C’est en se fondant notamment sur cet arrêt du 24 novembre 2011, que la cour d’appel de Lyon donne raison, le 20 février 2018, à la société Filiassur, qui refusait sa garantie aux ayants droit de M. Y. Le 31 octobre 2013, les pompiers repêchent dans l’eau d’un lac le corps sans vie de cet employé communal, qui devait en débroussailler les abords. Le 4 novembre 2013, le chef de service des urgences du centre hospitalier de Mâcon indique que sa mort est « accidentelle », sans en préciser la cause. Le 8 janvier 2014, le procès-verbal de la gendarmerie évoque « un malaise dû à une crise d’épilepsie », vu que M. Y était sujet à ce genre de crises.

La société Filiassur, auprès de laquelle M. Y avait contracté une assurance, refuse de faire jouer sa garantie, au motif que le décès par noyade résulte d’un « malaise dû à un état pathologique ». Un premier juge la condamne à verser la somme de 70 000 euros. Mais Filiassur fait appel, en notant qu’« aucune autopsie n’a été ordonnée », ce qui ne permet pas de rapporter la preuve que le décès par noyade provient d’une cause soudaine et extérieure, alors même que le contrat exclut les décès consécutifs à des crises d’épilepsie. La cour d’appel de Lyon lui donne raison.

Noyade et diabète

Lorsque le corps du défunt présente des signes de mort par noyade, la garantie de l’assureur est due, même sans autopsie, comme le montre l’affaire suivante : le 24 mai 2011, le corps inanimé de M. Z est découvert dans la baignoire de la chambre d’hôtel qu’il avait réservée pour des motifs professionnels. L’enquête diligentée par la gendarmerie conclut qu’il est décédé de « noyade accidentelle ».

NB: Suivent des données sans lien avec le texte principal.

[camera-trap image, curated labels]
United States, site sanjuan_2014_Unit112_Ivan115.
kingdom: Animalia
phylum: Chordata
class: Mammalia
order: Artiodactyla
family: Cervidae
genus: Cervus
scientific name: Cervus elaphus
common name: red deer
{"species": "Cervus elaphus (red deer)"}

La société Groupama Gan Vie, auprès de laquelle il avait contacté un contrat « Multi Prévoyance Santé » en faveur de sa compagne, refuse de faire jouer sa garantie, au motif que M. Y, diabétique, aurait pu être victime d’un malaise. La cour d’appel de Riom, qui statue le 12 janvier 2015, observe toutefois que « les constatations faites sur le corps de M. Z ont révélé la présence d’un bouchon spumeux au niveau de la bouche ». Or, « un tel bouchon spumeux provient d’un brassage de l’air, de l’eau et du mucus tapissant les voies aériennes lors des derniers mouvements respiratoires effectués en milieu hybride », et « ce signe est, selon les données de la médecine légale, clairement évocateur d’une noyade vitale ». Elle condamne Groupama à payer quelque 60 000 euros.

Noyade et alcool

Lorsque le corps d’un noyé présente une forte imprégnation éthylique ou médicamenteuse, la garantie de l’assureur n’est pas due, comme le montre l’exemple suivant : le 18 juillet 2010, le corps de Mme X est retrouvé au fond d’un lac, et le rapport d’expertise médico-légale conclut à un décès par noyade, en raison de la présence de diatomées (microalgues) dans les tissus.

La Banque postale prévoyance, auprès de laquelle Mme X avait souscrit un contrat d’assurance « Prémunys », en faveur de son ami, M. Y, refuse de faire jouer sa garantie, au motif que celui-ci ne prouve pas que la noyade serait le fait d’une « action soudaine et imprévisible », provenant exclusivement d’une « cause extérieure », et non d’une « cause interne à l’assurée ». Le rapport d’expertise toxicologique ayant mis en évidence une imprégnation massive de l’organisme de la défunte par l’alcool et certains médicaments psychoactifs, elle assure que son comportement a pu être altéré et sa vigilance diminuée. La cour d’appel d’Aix-en-Provence lui donne raison, le 29 juin 2017 : « La noyade, « qui suppose certes par définition la rencontre du corps et de l’eau, n’a pas, au cas présent, une cause extérieure mais interne. » Elle déboute M. Y de toutes ses demandes.